Google I/O brought lots of headlines but not a lot of new toys to play with. At least, not yet.

By Max Eddy
Google Home

Google I/O in the year of 2016 will likely be remembered as one of the strangest technology conferences of the decade. For one thing, it's unusual for attendees to receive swag bags with water bottles and sunscreen. I can't remember having to bring an umbrella (not for rain, but for shade), a jacket, and extra deoderant to any tech event. But stranger still was that after Google's top leaders presented their vision for the year, the most tantalizing bits were still to come.

What We Saw
As many of our readers can see from the flurry of activity across Twitter and our own homepage, Google had a lot to talk about. The company announced the Google assistant, a new interaction for Google search that builds on the company's seeking skills and machine learning, to deliver a seamless chat-bot experience.
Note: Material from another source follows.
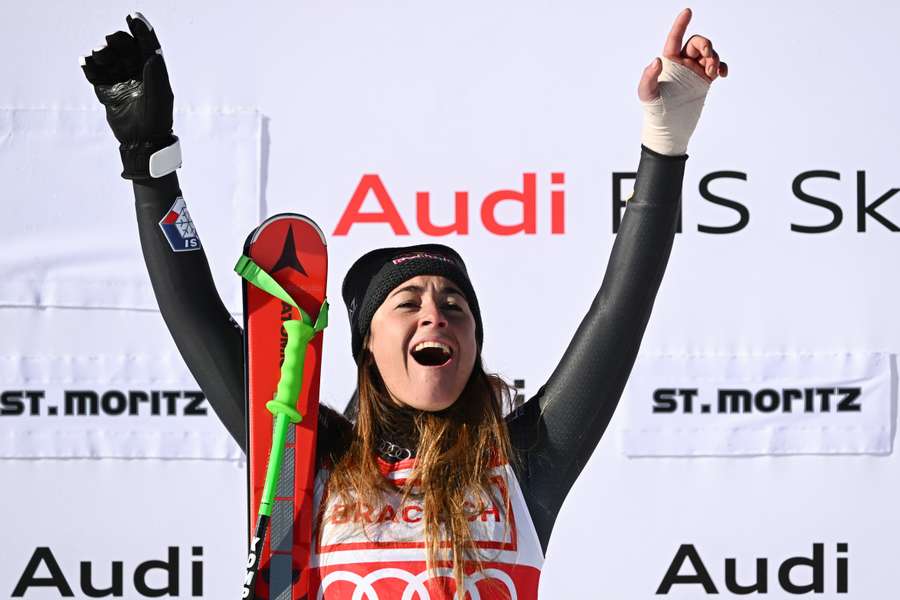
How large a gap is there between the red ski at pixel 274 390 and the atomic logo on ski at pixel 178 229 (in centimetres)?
9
One of the first places the Google assistant will appear is in Allo, yet another new messaging app, which will be a companion to Duo, a barebones video chat app.

AlloThe Google assistant is meant to be an ambient experience, and to bring that to the home, Google announced the aptly named Google Home. This device, shaped like a cylinder that bulges like a pear, brings room-filling Bluetooth audio and speech recognition into your living room. Just ask it a question, and Home will respond. It will even interface with IOT products, so you can scream and have your lights turn on. At last.

Android was not forgotten. Android N, the latest version of the mobile operating system will bring new features like split screen and enhanced security to smartphones. It will also bring virtual reality in the form of Daydream.

Android on your wrist is also getting a refresh with Android Wear 2. This long-awaited update brings numerous tweaks to Android wearables, but the most important feature is independence. Wear 2 apps can operate independently from your phone, making Wear far more useful than before.

Meanwhile, Android is coming to an entirely new venue with Google Play on Chrome OS. Chromebooks and desktops can finally run Android apps natively through a clever integration on the computers.

What We Didn't See
None of what I listed above was made available to the public at I/O, and developers can only try out some of it.

Opinions Wear 2 is available to developers, but barely had a presence after the keynote. The Google Play integration for Chrome OS will roll out to developers soon and will be made available at a later date. Android N, which has been available as a developer preview for months, is still being tinkered with—although an open beta is available. Both Allo and Duo are nowhere to be seen in the Play store, and the Google assistant is still forthcoming. Google Home, the only piece of new hardware announced at the show, will be launching nebulously later.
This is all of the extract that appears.